Remember, these metrics only tell us about the predictive accuracy on the training data, and we care more about evaluating metrics on the test set.

Model Predictions and Evaluation

Alright, we trained the model, but how well does it do in making predictions?

We use the trained model to make predictions on the unseen (test) data:

preds = results.get_prediction(x_test)
print(type(preds))

preds_df = preds.summary_frame(alpha=0.05)
preds_df

When we use the summary_frame method on prediction results, it returns a DataFrame with several columns. Here’s a breakdown of what they mean:

  • Prediction (mean): This is the predicted value for each observation based on the model. It’s essentially the point prediction (ŷ) for the corresponding input.

  • Standard Error (mean_se): This stands for the standard error of the predicted mean. It measures the uncertainty associated with the predicted value due to sampling variability. A smaller mean_se indicates higher confidence in the predicted mean.

  • Confidence Interval (mean_ci_lower and mean_ci_upper): Represents the range in which the true mean prediction is likely to lie. For predicting the average value (e.g. “the average apple weight is between 140 and 160 grams”).
  • Prediction Interval (obs_ci_lower and obs_ci_upper): Represents the range in which an individual new observation is likely to lie.

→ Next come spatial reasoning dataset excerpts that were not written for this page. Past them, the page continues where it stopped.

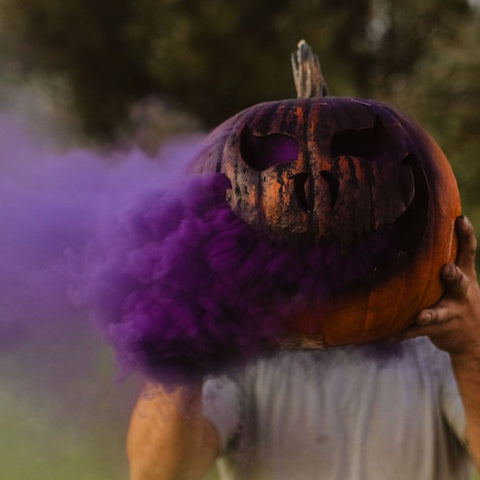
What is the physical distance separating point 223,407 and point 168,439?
0.18 metres

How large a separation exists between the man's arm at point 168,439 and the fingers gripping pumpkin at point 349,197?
0.22 metres

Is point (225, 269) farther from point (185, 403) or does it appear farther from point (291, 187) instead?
point (185, 403)

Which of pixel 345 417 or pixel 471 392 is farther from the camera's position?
pixel 345 417

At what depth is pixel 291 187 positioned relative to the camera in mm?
897

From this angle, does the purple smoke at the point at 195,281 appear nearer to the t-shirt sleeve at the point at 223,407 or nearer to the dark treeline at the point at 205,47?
the t-shirt sleeve at the point at 223,407

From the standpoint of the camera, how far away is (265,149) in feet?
3.17

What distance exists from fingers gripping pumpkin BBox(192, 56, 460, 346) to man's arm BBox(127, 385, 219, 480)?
22 cm

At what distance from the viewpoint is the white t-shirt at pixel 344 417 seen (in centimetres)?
130

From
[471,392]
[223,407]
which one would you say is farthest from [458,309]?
[223,407]

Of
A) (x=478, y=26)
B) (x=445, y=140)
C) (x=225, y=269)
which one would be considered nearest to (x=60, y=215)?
(x=225, y=269)

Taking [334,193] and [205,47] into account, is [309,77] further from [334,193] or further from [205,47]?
[205,47]

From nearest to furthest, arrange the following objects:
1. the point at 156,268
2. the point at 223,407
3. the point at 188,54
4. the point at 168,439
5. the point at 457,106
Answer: the point at 156,268
the point at 168,439
the point at 223,407
the point at 457,106
the point at 188,54

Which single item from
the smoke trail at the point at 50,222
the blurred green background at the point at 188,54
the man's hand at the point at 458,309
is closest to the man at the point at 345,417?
the man's hand at the point at 458,309

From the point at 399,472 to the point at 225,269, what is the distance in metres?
0.66
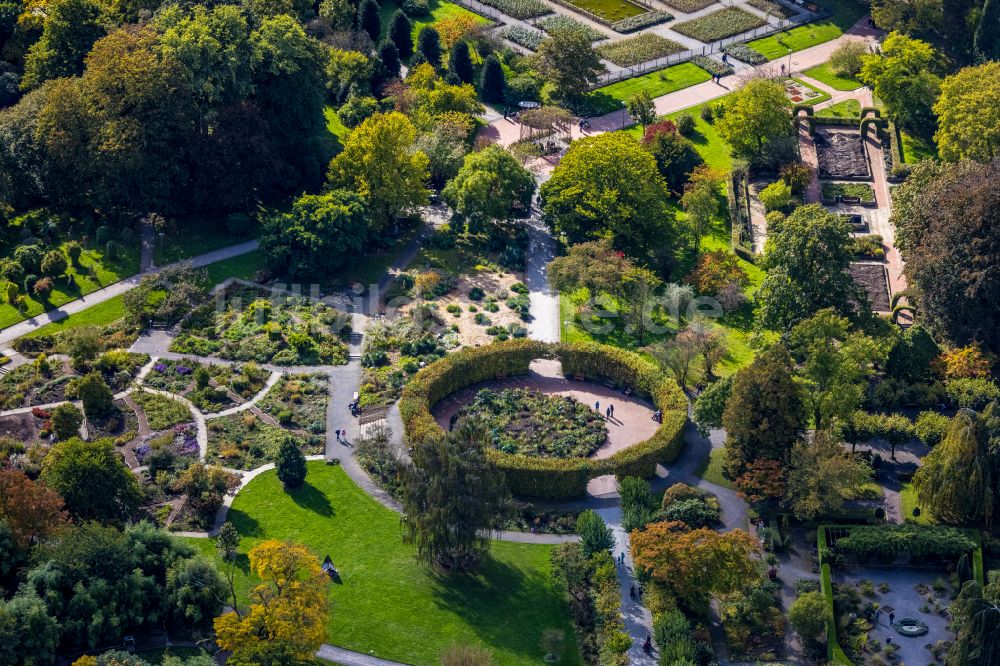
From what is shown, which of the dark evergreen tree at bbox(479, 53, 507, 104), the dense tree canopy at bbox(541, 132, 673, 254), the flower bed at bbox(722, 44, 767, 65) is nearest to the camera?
the dense tree canopy at bbox(541, 132, 673, 254)

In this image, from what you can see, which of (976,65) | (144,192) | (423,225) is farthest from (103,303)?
(976,65)

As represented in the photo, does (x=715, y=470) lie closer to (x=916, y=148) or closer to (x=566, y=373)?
(x=566, y=373)

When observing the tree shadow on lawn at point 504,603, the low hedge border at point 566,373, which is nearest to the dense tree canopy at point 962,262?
the low hedge border at point 566,373

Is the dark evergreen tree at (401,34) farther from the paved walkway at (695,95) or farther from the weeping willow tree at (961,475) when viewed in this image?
the weeping willow tree at (961,475)

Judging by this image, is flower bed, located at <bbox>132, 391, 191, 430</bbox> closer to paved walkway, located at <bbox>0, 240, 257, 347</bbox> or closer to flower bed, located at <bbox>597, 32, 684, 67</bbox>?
paved walkway, located at <bbox>0, 240, 257, 347</bbox>

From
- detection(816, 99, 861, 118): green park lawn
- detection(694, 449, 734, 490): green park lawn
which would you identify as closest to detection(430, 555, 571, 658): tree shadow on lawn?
detection(694, 449, 734, 490): green park lawn

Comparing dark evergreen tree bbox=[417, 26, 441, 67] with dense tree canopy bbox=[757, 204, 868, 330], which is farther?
dark evergreen tree bbox=[417, 26, 441, 67]
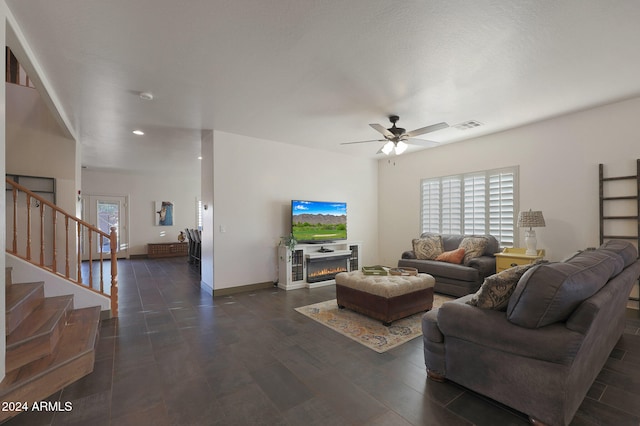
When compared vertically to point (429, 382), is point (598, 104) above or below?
above

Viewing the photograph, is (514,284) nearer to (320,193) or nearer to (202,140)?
(320,193)

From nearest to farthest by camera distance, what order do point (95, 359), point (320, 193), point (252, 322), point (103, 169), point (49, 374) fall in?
1. point (49, 374)
2. point (95, 359)
3. point (252, 322)
4. point (320, 193)
5. point (103, 169)

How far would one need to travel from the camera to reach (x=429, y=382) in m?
2.28

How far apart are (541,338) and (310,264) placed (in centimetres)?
411

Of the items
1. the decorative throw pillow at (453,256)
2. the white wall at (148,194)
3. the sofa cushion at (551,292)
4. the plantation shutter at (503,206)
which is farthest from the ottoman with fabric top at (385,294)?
the white wall at (148,194)

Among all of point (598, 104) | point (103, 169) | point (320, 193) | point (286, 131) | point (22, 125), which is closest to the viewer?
point (598, 104)

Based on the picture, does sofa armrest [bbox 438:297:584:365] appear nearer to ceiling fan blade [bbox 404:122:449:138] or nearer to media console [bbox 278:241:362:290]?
ceiling fan blade [bbox 404:122:449:138]

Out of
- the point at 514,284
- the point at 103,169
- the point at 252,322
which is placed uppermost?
the point at 103,169

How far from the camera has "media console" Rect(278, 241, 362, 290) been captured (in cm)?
531

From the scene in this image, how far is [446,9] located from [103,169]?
32.1 ft

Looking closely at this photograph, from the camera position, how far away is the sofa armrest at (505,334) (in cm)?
164

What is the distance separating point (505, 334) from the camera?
1.86m

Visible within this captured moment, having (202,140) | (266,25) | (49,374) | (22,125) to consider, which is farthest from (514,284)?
(22,125)

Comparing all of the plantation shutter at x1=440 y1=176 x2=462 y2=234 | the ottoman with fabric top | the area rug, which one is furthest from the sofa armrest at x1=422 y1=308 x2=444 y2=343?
the plantation shutter at x1=440 y1=176 x2=462 y2=234
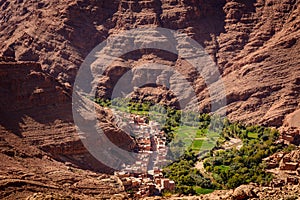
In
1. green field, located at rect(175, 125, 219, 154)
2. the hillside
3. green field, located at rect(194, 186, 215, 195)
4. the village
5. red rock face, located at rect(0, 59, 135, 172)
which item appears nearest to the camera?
the hillside

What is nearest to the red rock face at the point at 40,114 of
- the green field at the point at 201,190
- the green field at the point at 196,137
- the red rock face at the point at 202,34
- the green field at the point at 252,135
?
the green field at the point at 201,190

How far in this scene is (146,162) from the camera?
128 ft

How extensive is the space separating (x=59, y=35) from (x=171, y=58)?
56.1 ft

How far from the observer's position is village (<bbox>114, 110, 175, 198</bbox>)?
1302 inches

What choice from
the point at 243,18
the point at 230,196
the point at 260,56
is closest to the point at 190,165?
the point at 230,196

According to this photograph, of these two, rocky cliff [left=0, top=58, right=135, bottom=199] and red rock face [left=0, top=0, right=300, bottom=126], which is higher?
red rock face [left=0, top=0, right=300, bottom=126]

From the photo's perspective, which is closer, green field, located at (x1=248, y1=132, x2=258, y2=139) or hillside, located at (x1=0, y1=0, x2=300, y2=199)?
hillside, located at (x1=0, y1=0, x2=300, y2=199)

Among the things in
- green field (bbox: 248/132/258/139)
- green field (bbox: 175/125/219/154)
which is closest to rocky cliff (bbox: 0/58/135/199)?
green field (bbox: 175/125/219/154)

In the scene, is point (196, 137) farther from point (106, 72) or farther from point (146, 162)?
point (106, 72)

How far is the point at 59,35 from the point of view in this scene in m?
72.1

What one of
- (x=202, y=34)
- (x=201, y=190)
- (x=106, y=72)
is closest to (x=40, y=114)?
(x=201, y=190)

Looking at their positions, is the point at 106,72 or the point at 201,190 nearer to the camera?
the point at 201,190

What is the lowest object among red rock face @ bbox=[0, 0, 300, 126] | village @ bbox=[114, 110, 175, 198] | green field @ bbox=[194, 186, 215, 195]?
green field @ bbox=[194, 186, 215, 195]

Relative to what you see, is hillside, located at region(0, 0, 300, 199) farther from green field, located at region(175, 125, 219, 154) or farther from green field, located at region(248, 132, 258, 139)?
green field, located at region(175, 125, 219, 154)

For predicting the range where individual values could fall (e.g. “an individual apple might weigh between 120 and 180 grams”).

Merging the actual values in, so we can compare predicted values vs actual values:

# reconstruct test set:
test_set = df.loc[x_test.index].copy()

# merge in prediction results:
test_set = test_set.merge(preds_df, how="inner",
                         left_index=True, right_index=True
)
test_set.rename(columns={"mean":"Prediction", "mean_se": "Standard Error",
                        "mean_ci_upper": "CI Upper", "mean_ci_lower": "CI Lower",
                        "obs_ci_upper": "PI Upper", "obs_ci_lower": "PI Lower",
                        }, inplace=True
)
test_set["My Error"] = test_set["Grade"] - test_set["Prediction"]
test_set

Visualizing the predictions:

import plotly.express as px

chart_df = test_set.copy()

# Create the plot
fig = px.scatter(chart_df, x="StudyHours", y="Grade", height=350,
                 title="True vs Predicted Grade (with Pred Interval and Confidence Interval)"
                 )

fig.add_scatter(x=chart_df["StudyHours"], y=chart_df['Prediction'],
                mode='lines+markers',
                name='Prediction (with PI)',
                marker=dict(color='mediumpurple'), #size=10, symbol="x"
                error_y=dict(type='data', symmetric=False,
                             array=chart_df['PI Upper'],
                             arrayminus=chart_df['PI Lower']),
                legendrank=1)

fig.add_scatter(x=chart_df["StudyHours"], y=chart_df['Prediction'],
                mode='lines+markers',
                name='Prediction (with CI)',
                marker=dict(color='lightblue',# size=10, #symbol="x"
                ),
                error_y=dict(type='data', symmetric=False,
                             array=chart_df['CI Upper'],
                             arrayminus=chart_df['CI Lower']),
                legendrank=1)

# Now add the scatter for the true values again, placing this plot behind
# (hack to get the actual values in front)
fig.add_scatter(x=chart_df["StudyHours"], y=chart_df['Grade'],
                mode='markers',
                name='True Value',
                marker=dict(color='blue', size=10, symbol="x"),
                legendrank=2)

fig.show()

Evaluating the model using our evaluation metrics from sklearn:

from sklearn.metrics import r2_score, mean_squared_error, mean_absolute_error

y_pred = test_set["Prediction"]

r2 = r2_score(y_test, y_pred)
print("R^2:", round(r2, 3))

mae = mean_absolute_error(y_test, y_pred)
print("MAE:", round(mae, 3))

mse = mean_squared_error(y_test, y_pred)
print("MSE:", round(mse,3))

rmse = mse ** .5
print("RMSE:", rmse.round(3))

We see the same results on the test set that we did with the sklearn regression implementation.